Yehezkiel 1:2-5, 24 – 2:1a
Pada tanggal lima bulan itu, yaitu tahun kelima sesudah raja Yoyakhin dibuang, datanglah firman TUHAN kepada imam Yehezkiel, anak Busi, di negeri orang Kasdim di tepi sungai Kebar, dan di sana kekuasaan TUHAN meliputi dia.
Lalu aku melihat, sungguh, angin badai bertiup dari utara, dan membawa segumpal awan yang besar dengan api yang berkilat-kilat dan awan itu dikelilingi oleh sinar; di dalam, di tengah-tengah api itu kelihatan seperti suasa mengkilat. Dan di tengah-tengah itu juga ada yang menyerupai empat makhluk hidup dan beginilah kelihatannya mereka: mereka menyerupai manusia.

### DATA YANG DIBERIKAN
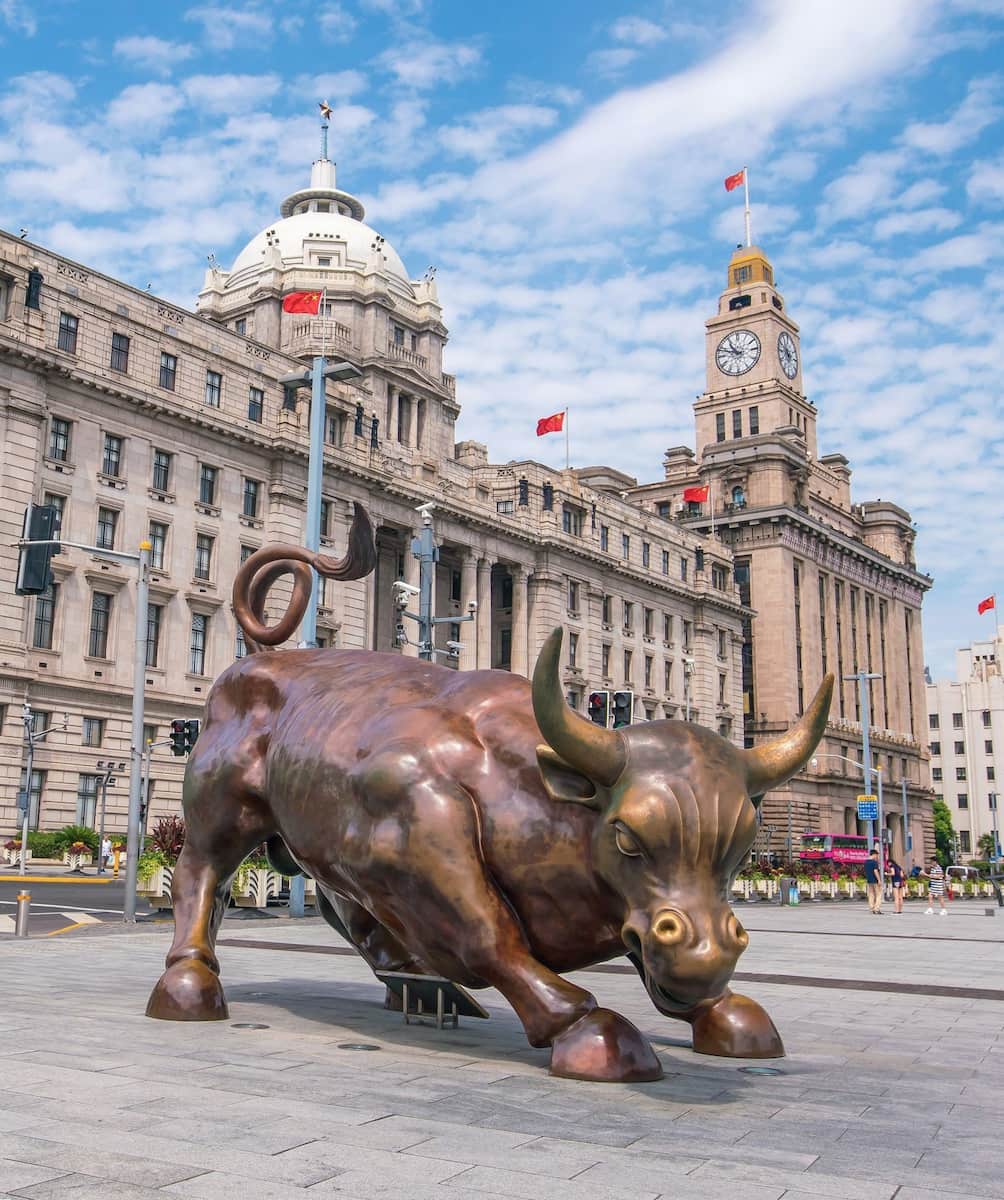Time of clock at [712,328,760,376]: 10:48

### DAFTAR SOAL
• 1. Menurut kutipan Yehezkiel, di tepi sungai apa firman TUHAN datang kepada imam Yehezkiel?
• 2. Teruskan kutipan Yehezkiel dengan menulis lanjutannya sesudah kalimat terakhir yang tercantum.

### JAWABAN TIAP SOAL
• 1. Di tepi sungai Kebar, di negeri orang Kasdim.

• 2.
Kalau mereka berjalan, aku mendengar suara sayapnya seperti suara air terjun yang menderu, seperti suara Yang Mahakuasa, seperti keributan laskar yang besar; kalau mereka berhenti, sayapnya dibiarkan terkulai. Maka kedengaranlah suara dari atas cakrawala yang ada di atas kepala mereka; kalau mereka berhenti, sayapnya dibiarkan terkulai. Di atas cakrawala yang ada di atas kepala mereka ada menyerupai takhta yang kelihatannya seperti permata lazurit; dan di atas yang menyerupai takhta itu ada yang kelihatan seperti rupa manusia. Dari yang menyerupai pinggangnya sampai ke atas aku lihat seperti suasa mengkilat dan seperti api yang ditudungi sekelilingnya; dan dari yang menyerupai pinggangnya sampai ke bawah aku lihat seperti api yang dikelilingi sinar. Seperti busur pelangi, yang terlihat pada musim hujan di awan-awan, demikianlah kelihatan sinar yang mengelilinginya. Begitulah kelihatan gambar kemuliaan TUHAN. Tatkala aku melihatnya aku sembah sujud, lalu kudengar suara Dia yang berfirman.
Firman-Nya kepadaku: “Hai anak manusia, bangunlah dan berdiri.”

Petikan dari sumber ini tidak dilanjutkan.